No es una venganza sino un llamado al margen de todo lo admisible, una invitación a un viaje que sólo puede cumplirse en territorios fuera de todo territorio. La película, desde ya puedo decir que despreciable, se basa en una novela de espionaje que nada tiene que ver con usted o conmigo, Glenda, y precisamente por eso sentí que detrás de esa trama más bien estúpida y cómodamente vulgar se agazapaba otra cosa, impensablemente otra cosa puesto que usted no podía tener nada que decirme y a la vez sí, porque ahora usted era Glenda Jackson y si había aceptado filmar una película con ese título yo no podía dejar de sentir que lo había hecho desde Glenda Garson, desde los umbrales de esa historia en la que yo la había llamado así. Y que la película no tuviera nada que ver con eso, que fuera una comedia de espionaje apenas divertida, me forzaba a pensar en lo obvio, en esas cifras o escrituras secretas que en una página de cualquier periódico o libro previamente convenidos remiten a las palabras que transmitirán el mensaje para quien conozca la clave. Y era así, Glenda, era exactamente así. ¿Necesito probárselo cuando la autora del mensaje está más allá de toda prueba? Si lo digo es para los terceros que van a leer mi relato y ver su película, para lectores y espectadores que serán los ingenuos puentes de nuestros mensajes: un cuento que acaba de editarse, una película que acaba de salir, y ahora esta carta que casi indeciblemente los contiene y los clausura.

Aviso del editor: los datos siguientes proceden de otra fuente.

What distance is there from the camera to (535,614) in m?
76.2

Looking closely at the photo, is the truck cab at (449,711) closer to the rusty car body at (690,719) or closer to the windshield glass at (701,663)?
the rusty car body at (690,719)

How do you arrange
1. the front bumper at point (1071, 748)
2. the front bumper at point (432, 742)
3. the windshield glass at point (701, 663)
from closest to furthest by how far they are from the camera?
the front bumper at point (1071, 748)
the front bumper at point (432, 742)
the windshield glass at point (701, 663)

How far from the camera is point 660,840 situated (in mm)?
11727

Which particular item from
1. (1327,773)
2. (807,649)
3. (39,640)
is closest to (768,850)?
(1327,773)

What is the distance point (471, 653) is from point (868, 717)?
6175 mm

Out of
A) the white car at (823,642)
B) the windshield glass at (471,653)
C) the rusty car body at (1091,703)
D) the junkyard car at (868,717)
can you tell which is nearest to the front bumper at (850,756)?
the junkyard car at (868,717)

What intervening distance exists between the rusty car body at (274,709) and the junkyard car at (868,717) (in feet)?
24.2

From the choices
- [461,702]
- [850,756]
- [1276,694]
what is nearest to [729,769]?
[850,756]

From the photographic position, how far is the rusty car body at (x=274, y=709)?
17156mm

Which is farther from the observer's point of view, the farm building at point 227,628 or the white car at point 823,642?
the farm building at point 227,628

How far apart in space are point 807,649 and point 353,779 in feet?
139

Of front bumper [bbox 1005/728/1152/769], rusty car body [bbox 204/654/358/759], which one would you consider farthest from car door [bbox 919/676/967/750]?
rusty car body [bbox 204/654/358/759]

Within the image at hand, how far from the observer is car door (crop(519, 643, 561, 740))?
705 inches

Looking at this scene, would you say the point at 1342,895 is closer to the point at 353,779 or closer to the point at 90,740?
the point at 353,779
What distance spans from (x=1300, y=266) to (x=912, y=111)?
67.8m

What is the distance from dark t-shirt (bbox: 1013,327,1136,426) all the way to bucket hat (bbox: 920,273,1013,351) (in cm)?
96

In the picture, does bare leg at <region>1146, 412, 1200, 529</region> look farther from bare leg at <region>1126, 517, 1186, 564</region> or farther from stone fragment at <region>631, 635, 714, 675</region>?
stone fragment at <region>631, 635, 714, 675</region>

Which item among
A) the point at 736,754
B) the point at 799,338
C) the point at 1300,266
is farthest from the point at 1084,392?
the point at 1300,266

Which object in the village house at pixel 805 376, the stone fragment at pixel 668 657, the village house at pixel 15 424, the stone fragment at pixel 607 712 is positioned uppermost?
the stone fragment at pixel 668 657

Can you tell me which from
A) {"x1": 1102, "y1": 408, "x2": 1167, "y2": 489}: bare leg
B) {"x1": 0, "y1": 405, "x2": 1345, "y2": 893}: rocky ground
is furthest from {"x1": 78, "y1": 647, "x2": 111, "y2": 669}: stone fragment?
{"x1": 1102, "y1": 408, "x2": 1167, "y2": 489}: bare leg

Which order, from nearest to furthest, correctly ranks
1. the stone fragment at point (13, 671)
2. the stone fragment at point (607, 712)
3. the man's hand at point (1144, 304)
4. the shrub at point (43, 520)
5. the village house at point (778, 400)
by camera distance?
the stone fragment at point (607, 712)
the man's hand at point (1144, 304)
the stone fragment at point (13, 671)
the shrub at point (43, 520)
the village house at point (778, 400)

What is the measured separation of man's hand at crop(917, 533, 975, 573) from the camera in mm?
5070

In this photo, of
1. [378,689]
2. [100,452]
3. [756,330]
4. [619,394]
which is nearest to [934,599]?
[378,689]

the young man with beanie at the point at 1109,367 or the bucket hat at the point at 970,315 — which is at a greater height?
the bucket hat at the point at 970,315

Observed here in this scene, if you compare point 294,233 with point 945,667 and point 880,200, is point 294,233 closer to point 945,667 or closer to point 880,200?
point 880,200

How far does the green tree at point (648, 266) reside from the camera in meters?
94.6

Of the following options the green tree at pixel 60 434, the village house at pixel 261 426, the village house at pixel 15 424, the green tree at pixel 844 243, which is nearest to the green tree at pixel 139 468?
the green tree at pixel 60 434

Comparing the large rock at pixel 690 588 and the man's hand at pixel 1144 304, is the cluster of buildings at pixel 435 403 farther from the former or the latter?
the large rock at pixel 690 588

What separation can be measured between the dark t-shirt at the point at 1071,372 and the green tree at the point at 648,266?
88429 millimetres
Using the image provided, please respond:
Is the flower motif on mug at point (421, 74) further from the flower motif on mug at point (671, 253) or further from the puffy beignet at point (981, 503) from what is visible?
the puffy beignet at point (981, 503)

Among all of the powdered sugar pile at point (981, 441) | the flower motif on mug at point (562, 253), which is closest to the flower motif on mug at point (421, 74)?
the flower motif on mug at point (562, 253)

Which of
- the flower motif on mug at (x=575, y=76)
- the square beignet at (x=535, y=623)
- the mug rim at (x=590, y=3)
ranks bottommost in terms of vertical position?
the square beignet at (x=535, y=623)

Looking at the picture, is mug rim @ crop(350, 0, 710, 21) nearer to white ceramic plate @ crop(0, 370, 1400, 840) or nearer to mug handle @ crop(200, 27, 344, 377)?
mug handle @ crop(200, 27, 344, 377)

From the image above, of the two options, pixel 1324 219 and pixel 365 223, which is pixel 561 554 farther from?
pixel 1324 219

Abreviaré un resumen que poco nos interesa ya. En la película usted ama a un espía que se ha puesto a escribir un libro llamado Hopscotch a fin de denunciar los sucios tráficos de la CIA, del FBI y del KGB, amables oficinas para las que ha trabajado y que ahora se esfuerzan por eliminarlo. Con una lealtad que se alimenta de ternura usted lo ayudará a fraguar el accidente que ha de darlo por muerto frente a sus enemigos; la paz y la seguridad los esperan luego en algún rincón del mundo. Su amigo publica Hopscotch, que aunque no es mi novela deberá llamarse obligadamente Rayuela cuando algún editor de best-sellers la publique en español. Una imagen hacia el final de la película muestra ejemplares del libro en una vitrina, tal como la edición de mi novela debió estar en algunas vitrinas norteamericanas cuando Pantheon Books la editó hace años. En el cuento que acaba de salir en México yo la maté simbólicamente, Glenda Jackson, y en esta película usted colabora en la eliminación igualmente simbólica del autor de Hopscotch. Usted, como siempre, es joven y bella en la película, y su amigo es viejo y escritor como yo. Con mis compañeros del club entendí que sólo en la desaparición de Glenda Garson se fijaría para siempre la perfección de nuestro amor; usted supo también que su amor exigía la desaparición para cumplirse a salvo. Ahora, al término de esto que he escrito con el vago horror de algo igualmente vago, sé de sobra que en su mensaje no hay venganza sino una incalculablemente hermosa simetría, que el personaje de mi relato acaba de reunirse con el personaje de su película porque usted lo ha querido así, porque sólo ese doble simulacro de muerte por amor podía acercarlos. Allí, en ese territorio fuera de toda brújula usted y yo estamos mirándonos, Glenda, mientras yo aquí termino esta carta y usted en algún lado, pienso que en Londres, se maquilla para entrar en escena o estudia el papel para su próxima película.
Berkeley, California, 29 de septiembre de 1980.